FAVÖK (EBITDA) rakamının 15 milyon dolar daha az geldiğini gördük. Aslında orada şöyle bir durum var; ton başına FAVÖK 107 dolar geldi. (bizim beklentimiz 111 dolar, yani hafif altında; tonaj biraz düşük geldi). Normalde 2 milyon civarında bir tonaj söz konusu; biz bu ortamda şunu gördük; aslında sonuçları sadece buradan 2. çeyrek sonucuna bakarsanız, operasyon olarak çok çok parlak değil. Görece iyi (ilk çeyreğe göre), ama asıl bizi hâlâ uzak tutmaya sevk eden, yani ‘biraz daha durun bu risk dengesinde Erdemir için’ dememizin sebebi, 3. çeyrek ve 4. çeyrek için de, 1. çeyrekten sonraki bakışımızdır.
Devam eden yatırımları nedeniyle Erdemir’in net borcu artmakta.
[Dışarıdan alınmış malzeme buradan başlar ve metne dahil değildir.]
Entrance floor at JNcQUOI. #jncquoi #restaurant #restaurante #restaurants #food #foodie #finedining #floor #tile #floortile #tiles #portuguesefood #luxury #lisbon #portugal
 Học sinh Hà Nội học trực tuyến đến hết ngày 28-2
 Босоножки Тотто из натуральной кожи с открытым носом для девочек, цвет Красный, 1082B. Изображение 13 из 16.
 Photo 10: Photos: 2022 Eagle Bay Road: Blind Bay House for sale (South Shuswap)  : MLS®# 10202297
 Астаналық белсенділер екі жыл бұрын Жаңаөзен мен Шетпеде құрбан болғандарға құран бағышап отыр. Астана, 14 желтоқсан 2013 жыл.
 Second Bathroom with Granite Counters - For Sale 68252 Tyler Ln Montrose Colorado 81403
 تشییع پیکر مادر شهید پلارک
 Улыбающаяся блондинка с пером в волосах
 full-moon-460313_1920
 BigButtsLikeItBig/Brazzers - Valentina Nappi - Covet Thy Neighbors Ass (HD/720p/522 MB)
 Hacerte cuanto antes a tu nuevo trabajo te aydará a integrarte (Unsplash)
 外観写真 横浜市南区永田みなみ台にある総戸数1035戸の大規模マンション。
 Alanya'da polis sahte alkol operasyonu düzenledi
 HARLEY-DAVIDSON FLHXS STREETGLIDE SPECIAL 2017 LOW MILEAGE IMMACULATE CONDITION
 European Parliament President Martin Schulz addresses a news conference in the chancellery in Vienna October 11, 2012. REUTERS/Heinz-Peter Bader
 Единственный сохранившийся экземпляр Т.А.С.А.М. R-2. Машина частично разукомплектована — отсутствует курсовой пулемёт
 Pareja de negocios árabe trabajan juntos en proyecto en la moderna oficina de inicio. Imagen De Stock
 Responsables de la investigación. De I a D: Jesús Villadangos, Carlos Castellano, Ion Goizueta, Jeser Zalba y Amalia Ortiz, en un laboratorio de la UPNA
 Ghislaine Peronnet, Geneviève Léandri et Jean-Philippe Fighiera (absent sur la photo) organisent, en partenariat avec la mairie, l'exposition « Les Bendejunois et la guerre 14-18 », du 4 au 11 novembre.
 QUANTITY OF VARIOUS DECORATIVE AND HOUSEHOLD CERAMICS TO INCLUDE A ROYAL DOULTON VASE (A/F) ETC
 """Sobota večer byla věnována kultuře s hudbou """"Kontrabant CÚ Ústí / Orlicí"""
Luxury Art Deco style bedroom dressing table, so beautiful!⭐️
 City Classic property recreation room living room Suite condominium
EREGL bir yerden döner mi? Dönecektir elbette ama şu anda Çin baskısının nereye kadar gideceğini kestiremiyoruz. Biz şu anda biraz temkinli gidiyoruz. Bu yılı 100 Dolar civarında ton başına FAVÖK ve 8,2 milyon tonluk bir satışla tamamlayacağını öngörüyoruz. Ama tabii bu gidişle 8 milyona gelme riski var, bir de asıl dünyadaki fiyatlar Çin'deki fiyatlar 440/450’lere geldiği noktada -o zaman Çinliler için kâr edemediği noktalara geliyor- bu durum çok devam ederse, ne yazık ki bizdeki etkisi düşündüğümüzden fazla olacaktır. Çünkü bizim tahminlerimiz olması durumunda bile, ki bizim tahminlerimizden daha düşük bir trendde gidiyor; olması durumunda dahi bizim baktığımız çarpanlar vardır. 2024 çarpanı ile firma değeri FAVÖK çarpanı 8.2’ye geliyor. Piyasadaki ortalama 4.5 yani %80 civarı bir prim söz konusu; fiyat kazanç 12-13'ler civarında bir rakam, fakat tek seferlik gelirleri dışarıda bıraktığınız zaman 15.7’ye geliyor fiyat kazanç çarpanı. Orada da bakarsınız, genel değer olarak çok ucuz bölgede değil. 5,1 milyar dolar piyasa değeri var fakat geçmişle karşılaştırılmasın, geçmişte 5 milyar dolarlık bir piyasa değeri vardı ama 1 milyar nakdi vardı. Şimdiyse 5 milyarlık dolarlık bir piyasa değeri var ama yaklaşık 1,9 milyar dolarlık net borcu var. Yani şunu söyleyebiliriz. Mevcut durumda hâlâ önümüzdeki 6 aylık döneme bakarsanız, düşen bir global piyasa var; fiyatlama olarak fazla aşağıda değil, yani piyasanın aslında riskleri çok fiyatlamadığı bir ortam var. Şirketin marjları gerileyebilir ve yatırım sürecinde olan bir şirket önemli bir şey de bu; yani yatırım sürecinde bir şirket, 1 milyar dolarlık bir yatırım söz konusu; geçen yıl da 1 milyardı.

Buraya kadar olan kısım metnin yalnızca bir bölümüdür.